-- Reading text follows --

Jewish tradition centers around cycles of return. Teshuvah, which could be translated as turning, returning, or redemption, is portrayed through stories of exile and wandering, reflected in the seasonal rhythms of the Jewish calendar based on agriculture and the moon. The Torah, the textual base of this tradition, is read sequentially according to this calendar. The scroll is immediately turned back to the beginning when it terminates each autumn. In his 12th century Mishneh Torah, the Talmudic sage Maimonides wrote that the baal teshuvah — that is, the "master of return" who is estranged from the path of God and the laws of Torah, but consciously or unconsciously undergoes an introspective journey to find their way back — stands higher before God than someone who adhered to the commandments their whole life.7 We are expelled from the Garden in order to return to it. We enter the narrow place (Mitzrayim, conventionally translated as "Egypt") in order to escape. Moses ascends Mount Sinai in order to come back down. These are but a few examples provided by the Torah. Those with a mind for etymology have likely noticed the similarities between turn/return and revolve, all of which invoke the rotational movement of the Earth on its axis and around the Sun. Thus, teshuvah could also be translated as revolution.

-- Reading text concluded --
-- Given material follows --

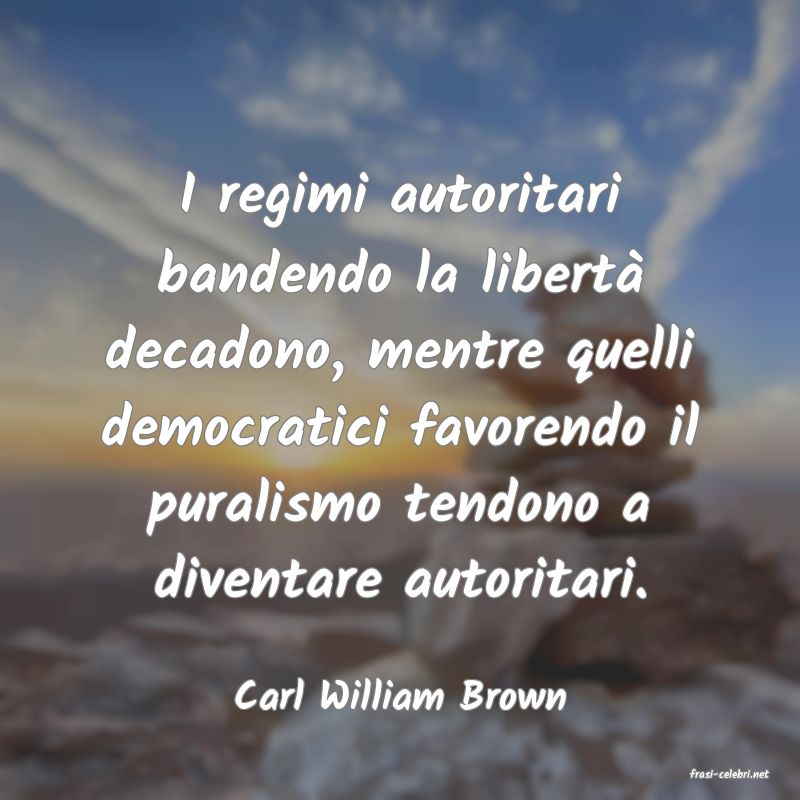 frasi di  Carl William Brown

-- Given material concluded --

→ **Work instruction A**
In the text on teshuvah, in which work did Maimonides write about the baal teshuvah?
→ **Work instruction B**
Continue the text on teshuvah and Jewish tradition, picking up after its final sentence.

→ **Answer space A**
The Mishneh Torah, from the 12th century.

→ **Answer space B**
Moses, a central prophet of the Torah, is forbidden from reaching the Promised Land, historic Palestine then known as Canaan. The explanation of his denial at these gates of heaven incarnate has been debated by Rabbis for millennia, but what is clear is that the story ends here: Moses dies and is buried in an unmarked grave in historic Transjordan, east of the Jordan River valley. While later writings would document his followers settling in the Southern Levant circa 1200 BCE, the central Jewish text closes before this point. Instead of looking ahead, our tradition commands us to scroll back to the beginning, forming a direct line from Moses — denied entry to the land of milk and honey — to Adam, who is thrust into a Paradise from which he will soon be expelled.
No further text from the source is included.